◆ **TAREAS A REALIZAR**
a) Enumera lo que, según el artículo sobre Berlanga, toma el cineasta de otras fuentes antes de las referencias literarias.
b) Extrae del artículo sobre Berlanga, sin modificarlo, el fragmento que empieza en las palabras que contienen "Por Carlos Calvo" y acaba en "de ‘La colmena’.".
c) Redacta la continuación del artículo sobre Berlanga a partir de su última oración.

=== PÁGINA ===

El lechaguino Alegre y El Marqués (de Leguineche), dos berlanguianos


Por Carlos Calvo

        Valle-Inclán relató un diálogo entre Max Estrella y don Latino: “La tragedia nuestra no es tragedia. ¡Pues algo será! El esperpento”. Y, en efecto, sin la deformación grotesca de la realidad –el esperpento- no se entendería la obra cinematográfica de Luis García Berlanga (1921-2010).

   Desde su primer largometraje, ‘Esa pareja feliz’ (1951), codirigido por Juan Antonio Bardem, hasta el último, ‘París-Tombuctú’ (1999), se aprecia la huella de la tragicomedia, y el cineasta toma un poco de neorrealismo italiano, una pizca de Capra, un toque de Chaplin, la Francia de René Clair y el dramático México del ‘Indio’ Fernández, a lo que se puede añadir toda una sarta de referencias literarias, desde el autor de ‘Luces de bohemia’, esto es, hasta Jardiel Poncela, Baroja e, incluso, el Cela de ‘La colmena’.

=== DATOS SIN PROCESAR ===

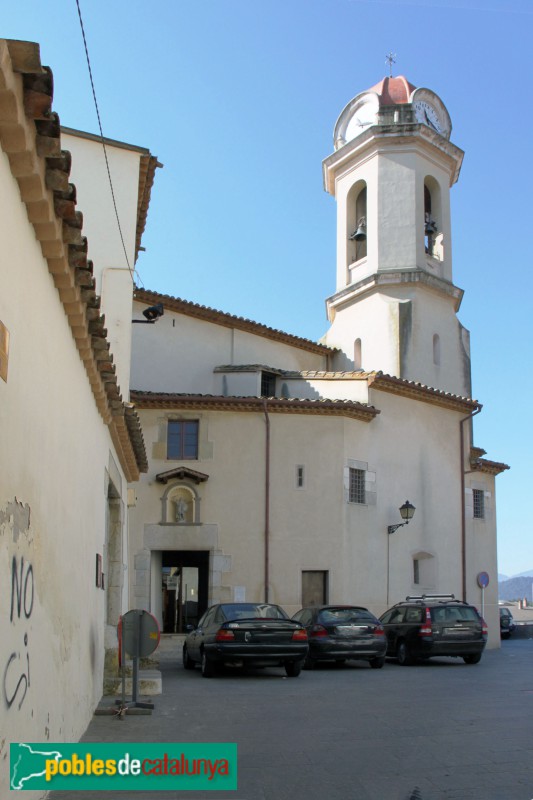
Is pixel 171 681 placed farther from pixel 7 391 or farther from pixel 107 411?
pixel 7 391

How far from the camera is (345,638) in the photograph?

===

◆ **RESPUESTAS POR TAREA**
a)
- Un poco de neorrealismo italiano
- Una pizca de Capra
- Un toque de Chaplin
- La Francia de René Clair
- El dramático México del 'Indio' Fernández

b)
Por Carlos Calvo

        Valle-Inclán relató un diálogo entre Max Estrella y don Latino: “La tragedia nuestra no es tragedia. ¡Pues algo será! El esperpento”. Y, en efecto, sin la deformación grotesca de la realidad –el esperpento- no se entendería la obra cinematográfica de Luis García Berlanga (1921-2010).

   Desde su primer largometraje, ‘Esa pareja feliz’ (1951), codirigido por Juan Antonio Bardem, hasta el último, ‘París-Tombuctú’ (1999), se aprecia la huella de la tragicomedia, y el cineasta toma un poco de neorrealismo italiano, una pizca de Capra, un toque de Chaplin, la Francia de René Clair y el dramático México del ‘Indio’ Fernández, a lo que se puede añadir toda una sarta de referencias literarias, desde el autor de ‘Luces de bohemia’, esto es, hasta Jardiel Poncela, Baroja e, incluso, el Cela de ‘La colmena’.

c)
    Con todo y con eso, un texto del periodista y todoterreno cultural Luis Alegre, ilustrado por el dibujante El Marqués, da cuerpo al elegante libro ‘¡Hasta siempre, Mister Berlanga!’ (octubre, 2020), de la editora Mireia Lite y su grupo Random House, todo un tributo, ya desde el título, al realizador de ‘¡Bienvenido, Mister Marshall!’ (1952). Se trata de una película en la que Berlanga, bajo la apariencia de una comedia costumbrista, hace un retrato más bien negro de la posguerra española en una delirante sátira, a través de un argumento alegórico y disparatado: al conocer la noticia de que las autoridades americanas tienen previsto pasar por su pueblo soriano, el alcalde decide disfrazar, al más puro estilo andaluz, a los habitantes de la localidad para sorprender y recibir así más ayudas económicas. De gran reparto, ritmo ajustadísimo, mucha mala leche y un final antológico, el filme es una burla a la época y al aislamiento internacional de la España franquista. El guion del propio Berlanga, Bardem y el mítico escritor pionero del teatro del absurdo Miguel Mihura conecta perfectamente con el costumbrismo crítico de carácter esperpéntico del director.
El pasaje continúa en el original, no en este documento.